• _TASK PROMPT_:
Transcribe word for word the lines below from the line with "2024-05-13T23:52:11, 3-frame burst." through the line with "genus: Erinaceus", ends included.

• _RECORDS_:
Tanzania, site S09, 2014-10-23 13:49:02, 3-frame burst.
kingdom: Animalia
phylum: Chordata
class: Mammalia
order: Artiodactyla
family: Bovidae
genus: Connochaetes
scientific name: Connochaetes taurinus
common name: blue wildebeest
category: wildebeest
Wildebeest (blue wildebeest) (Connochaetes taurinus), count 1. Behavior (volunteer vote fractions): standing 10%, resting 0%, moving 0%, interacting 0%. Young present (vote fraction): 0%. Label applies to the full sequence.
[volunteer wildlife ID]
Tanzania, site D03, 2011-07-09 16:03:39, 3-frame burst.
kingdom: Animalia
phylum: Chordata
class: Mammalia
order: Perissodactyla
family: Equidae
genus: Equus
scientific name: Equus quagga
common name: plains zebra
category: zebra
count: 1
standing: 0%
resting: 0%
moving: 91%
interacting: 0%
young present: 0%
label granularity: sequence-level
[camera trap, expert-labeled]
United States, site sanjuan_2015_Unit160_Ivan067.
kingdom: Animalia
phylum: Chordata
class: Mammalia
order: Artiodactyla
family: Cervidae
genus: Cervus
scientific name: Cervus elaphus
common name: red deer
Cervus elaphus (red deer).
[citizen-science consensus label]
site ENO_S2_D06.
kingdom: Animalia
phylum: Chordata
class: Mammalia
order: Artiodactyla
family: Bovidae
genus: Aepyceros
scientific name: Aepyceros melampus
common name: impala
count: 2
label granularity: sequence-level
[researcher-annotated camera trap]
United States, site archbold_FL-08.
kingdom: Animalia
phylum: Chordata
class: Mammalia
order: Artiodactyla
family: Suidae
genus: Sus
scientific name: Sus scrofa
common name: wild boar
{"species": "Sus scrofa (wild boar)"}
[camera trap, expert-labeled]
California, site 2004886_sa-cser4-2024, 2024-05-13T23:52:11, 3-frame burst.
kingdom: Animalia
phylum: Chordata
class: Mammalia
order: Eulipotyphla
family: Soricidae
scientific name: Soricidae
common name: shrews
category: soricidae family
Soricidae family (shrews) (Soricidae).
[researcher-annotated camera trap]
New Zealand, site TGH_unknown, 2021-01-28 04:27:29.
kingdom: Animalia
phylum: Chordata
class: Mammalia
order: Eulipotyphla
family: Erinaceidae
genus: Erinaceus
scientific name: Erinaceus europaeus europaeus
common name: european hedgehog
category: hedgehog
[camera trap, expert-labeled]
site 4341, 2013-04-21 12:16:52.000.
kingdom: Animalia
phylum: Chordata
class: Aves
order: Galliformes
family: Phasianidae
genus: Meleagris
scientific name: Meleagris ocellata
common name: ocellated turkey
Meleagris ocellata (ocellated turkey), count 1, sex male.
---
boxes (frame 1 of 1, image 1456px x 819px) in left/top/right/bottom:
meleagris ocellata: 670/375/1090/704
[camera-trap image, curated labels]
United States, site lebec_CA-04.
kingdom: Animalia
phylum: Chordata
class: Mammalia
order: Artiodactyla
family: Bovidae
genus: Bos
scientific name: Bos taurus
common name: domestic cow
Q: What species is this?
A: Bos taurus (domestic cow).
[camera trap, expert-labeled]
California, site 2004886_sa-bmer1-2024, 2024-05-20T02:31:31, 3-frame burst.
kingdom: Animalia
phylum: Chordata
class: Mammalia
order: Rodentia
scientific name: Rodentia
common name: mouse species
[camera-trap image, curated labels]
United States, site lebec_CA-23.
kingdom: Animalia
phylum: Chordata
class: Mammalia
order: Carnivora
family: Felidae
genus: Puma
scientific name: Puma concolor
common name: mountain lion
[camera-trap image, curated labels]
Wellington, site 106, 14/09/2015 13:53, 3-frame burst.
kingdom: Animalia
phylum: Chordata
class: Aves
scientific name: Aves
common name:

• _SOLUTION BELOW_:
California, site 2004886_sa-cser4-2024, 2024-05-13T23:52:11, 3-frame burst.
kingdom: Animalia
phylum: Chordata
class: Mammalia
order: Eulipotyphla
family: Soricidae
scientific name: Soricidae
common name: shrews
category: soricidae family
Soricidae family (shrews) (Soricidae).
[researcher-annotated camera trap]
New Zealand, site TGH_unknown, 2021-01-28 04:27:29.
kingdom: Animalia
phylum: Chordata
class: Mammalia
order: Eulipotyphla
family: Erinaceidae
genus: Erinaceus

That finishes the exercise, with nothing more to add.